La estremecedora confesión de Mariuxi Domínguez: «Doy asco, a nadie le importo»
"Ya toqué piso y cambié de actitud (...) Hace un año ahora creo y confío en mí", reveló.


"Hace unos dos años una amiga me dijo 'tienes que moverte, si no te mueves, estás en una exquisita zona de confort, prefieres estar en la mierda que salir adelante'", fue parte del relato con el que la ecuatoriana Mariuxi Domínguez sorprendió a sus seguidores.
Fue primero a través de su cuenta de Instagram, donde la exchica Yingo expresó que "doy asco!
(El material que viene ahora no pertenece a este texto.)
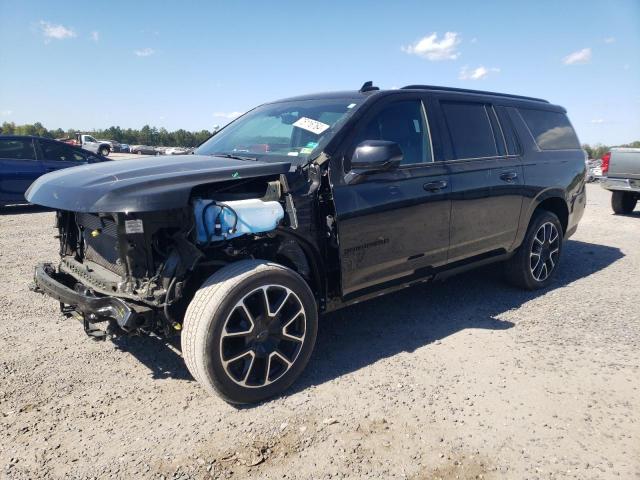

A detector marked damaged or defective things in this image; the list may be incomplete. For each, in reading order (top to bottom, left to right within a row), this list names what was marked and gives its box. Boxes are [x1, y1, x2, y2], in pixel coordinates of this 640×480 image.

detached front tire [612, 191, 636, 214]
detached front tire [504, 212, 564, 290]
damaged front bumper [33, 262, 139, 330]
detached front tire [181, 260, 316, 404]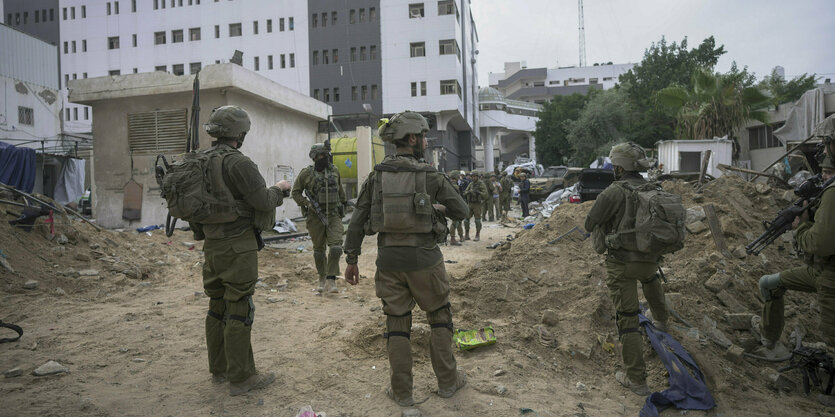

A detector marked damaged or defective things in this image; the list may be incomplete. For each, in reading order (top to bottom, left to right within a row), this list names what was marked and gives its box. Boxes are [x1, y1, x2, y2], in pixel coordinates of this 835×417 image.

broken concrete block [720, 290, 744, 312]
broken concrete block [724, 314, 756, 330]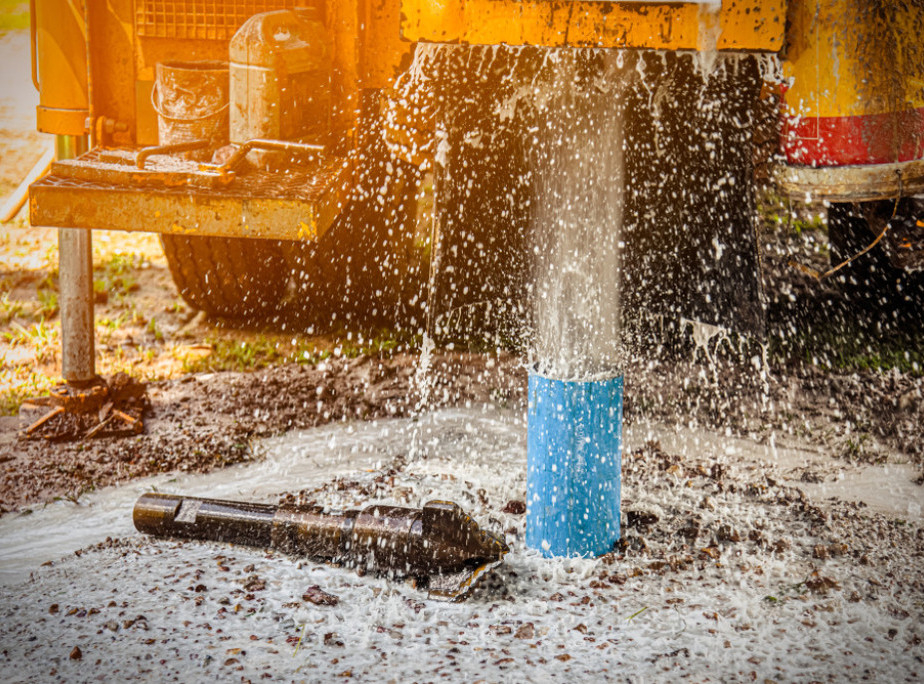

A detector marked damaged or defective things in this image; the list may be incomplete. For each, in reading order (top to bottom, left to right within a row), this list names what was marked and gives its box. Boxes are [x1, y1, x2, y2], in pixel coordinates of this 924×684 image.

rusty metal surface [30, 148, 352, 242]
rusty metal surface [776, 158, 924, 203]
rusty metal surface [134, 494, 508, 600]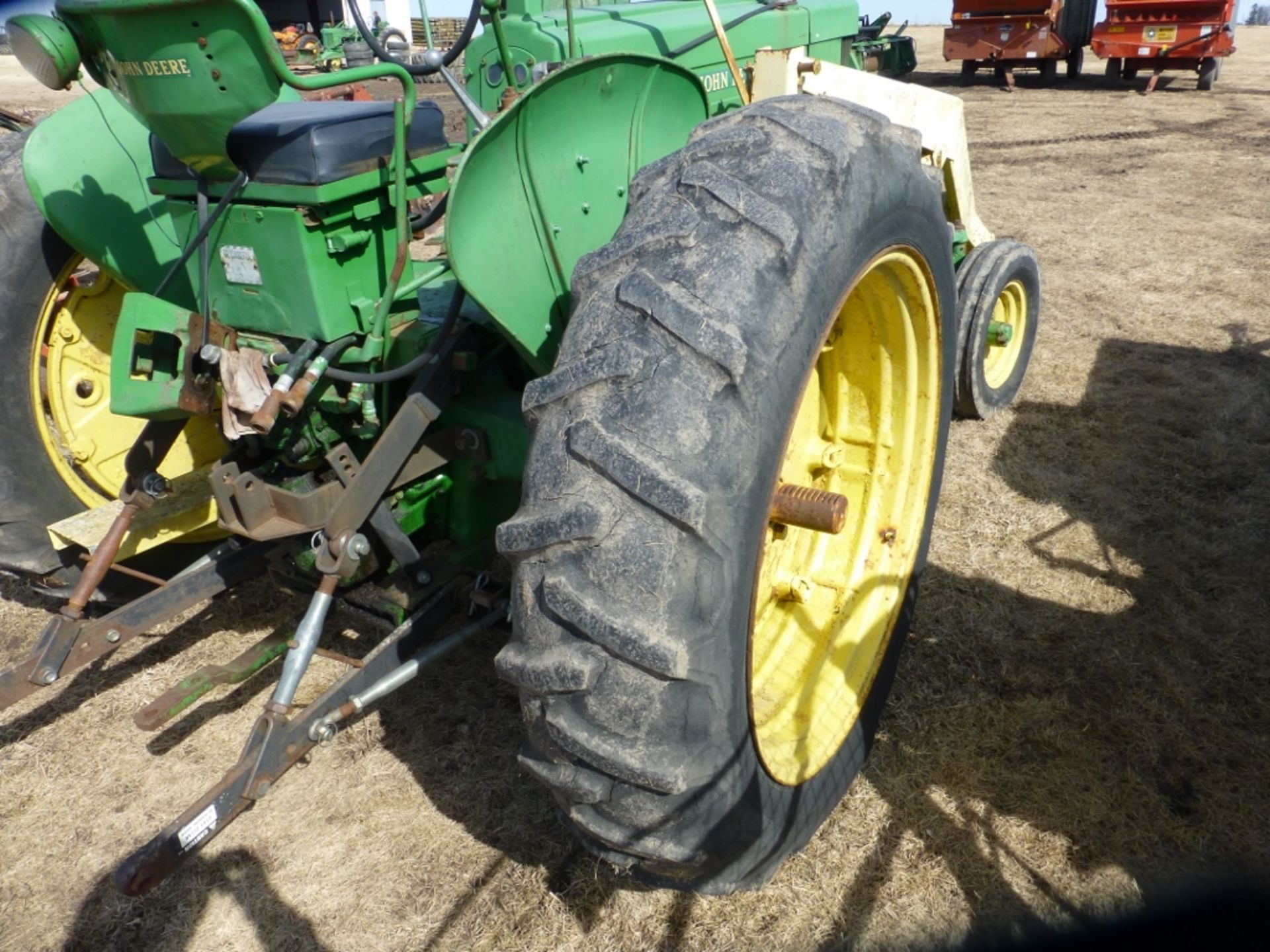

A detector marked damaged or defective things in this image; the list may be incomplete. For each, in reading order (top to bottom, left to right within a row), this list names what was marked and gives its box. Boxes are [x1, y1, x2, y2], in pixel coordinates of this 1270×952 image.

A nadie le importo!! Estoy de sobra en el mundo!".
"Algín día lo notaron?? Pues no, pero es un proceso un ciclo, un 'estado enfermante' donde uno siente que no tiene salidas, y que todo se pone cada vez peor", agregó.
Domínguez ahondó en el matinal Hola Chile, de La Red, el estado depresivo que padecía y no sólo gatillado por deudas adquiridas por culpa de sus amigos, sino que también por la violencia sicológica que sufrió por parte de "tu pareja, gente donde busca trabajo, incluso, amigos".
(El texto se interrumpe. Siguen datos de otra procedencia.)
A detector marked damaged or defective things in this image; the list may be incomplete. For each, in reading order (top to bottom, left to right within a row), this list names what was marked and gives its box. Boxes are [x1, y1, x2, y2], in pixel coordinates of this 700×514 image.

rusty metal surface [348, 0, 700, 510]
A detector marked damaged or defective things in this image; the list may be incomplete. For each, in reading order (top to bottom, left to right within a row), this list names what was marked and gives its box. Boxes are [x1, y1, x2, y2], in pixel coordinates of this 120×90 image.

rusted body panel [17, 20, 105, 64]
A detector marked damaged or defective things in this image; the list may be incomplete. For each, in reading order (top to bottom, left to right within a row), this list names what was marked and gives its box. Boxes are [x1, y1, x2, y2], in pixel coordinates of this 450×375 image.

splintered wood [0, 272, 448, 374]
"No tuve que comer y sin tener ningún peso (…) Mi familia nunca se enteró, a mi pareja nunca le demostr me dijo 'con qué vas a salir, qué te pasa hoy'. Tenía tantos problemas que mi idea era apoyarlos. Mi familia recién en diciembre se enteraron porque les conté", reveló.
Y agregó: "Antes de salir de Yingo no sabía que era una depresión, año y medio antes de salir me ofrecieron periodismo deportivo y quise renunciar a Yingo y me dijeron que no, si lo hacía, dejaba Sinvergüenzas. Y yo no quería (…) Poco antes de renovar, lancé licencia sicológica".
"Mi madre tenía cáncer, era una lucha conmigo. Intenté hacer otras cosas, pero nada salía. Iba predispuesta a eso (…) Me habían cortado el agua, pero el caso económico fue de golpe, cuando salí del programa estaba sumamente bien, pero los amigos y pareja pedían y yo tiraba cheques. Caí en cama cinco meses y no me podía mover y veía el banco y tenía 7 millones, 20 millones menos (…) me levanté y tenía 300 lucas y no me alcanza para el arriendo", contó.
Domínguez agregó que "quitarse la vida, hay que ser muy valiente y yo soy muy cobarde (…) Cuando uno está con depresión, es no querer existir.
"Un productor de Yingo un dia me dijo, el lunes empezaremos la nueva temporaa, puedes bajar unos dos kilos porque te ves avejentada en pantalla. Ahí se desencadenó todo. No quería comer nada. No era feliz, no me veía alegre, prefería tomar agua", agregó la ecuatoriana, que se dio cuenta de que "ya toqué piso y cambié de actitud (…) Hace un año ahora creo y confío en mí".